START Extract

Indoor air, dust and the filters we never think about

Most air filters are plastic that’s used once and thrown away. We look at the health case for cleaner indoor air — and lower-waste filtration.

We tend to picture air pollution as something that happens outside, in traffic and smoke. Yet people spend the overwhelming majority of their time indoors, and indoor air can carry its own load: cooking smoke, fine dust, particulate matter, damp and mould. For households cooking on open flames or living beside busy roads, the air inside is not a refuge by default.

Why filtration matters

Fine particles are the concern. The smallest ones travel deep into the lungs, and children — who breathe faster and have developing airways — are among the most affected. A good filter pulls those particles out of the air before they are breathed in, which is why filtration shows up in everything from masks to air purifiers to the HVAC systems of hospitals.

The waste paradox

Here is the contradiction we kept running into: most filters are built from synthetic plastic media, used once, and thrown away. A product designed to protect health quietly becomes a stream of landfill-bound plastic. Replace a filter on schedule across millions of homes and the maths gets ugly fast.

A lower-waste approach

Filtration does not have to depend on virgin plastic. Natural and recovered fibres can capture fine particles effectively, and when the frame is recyclable or compostable, the spent filter does not have to outlive the air it cleaned. When you are choosing a filter, look at three things: the particle size it is rated to capture, how often it must be replaced, and what the whole unit is made of.

Clean air for the people who need it most, without manufacturing a waste problem to get there — that is the balance our air-filter work is built around.

END Extract

Your goal
According to the piece on indoor air and filters, what three things should a person look at when choosing a filter? The listing has no connection to the reading above.

START Source data

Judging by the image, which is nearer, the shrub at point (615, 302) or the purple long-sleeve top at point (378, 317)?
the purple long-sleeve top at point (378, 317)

END Source data

Solution to this problem
The particle size it is rated to capture, how often it must be replaced, and what the whole unit is made of.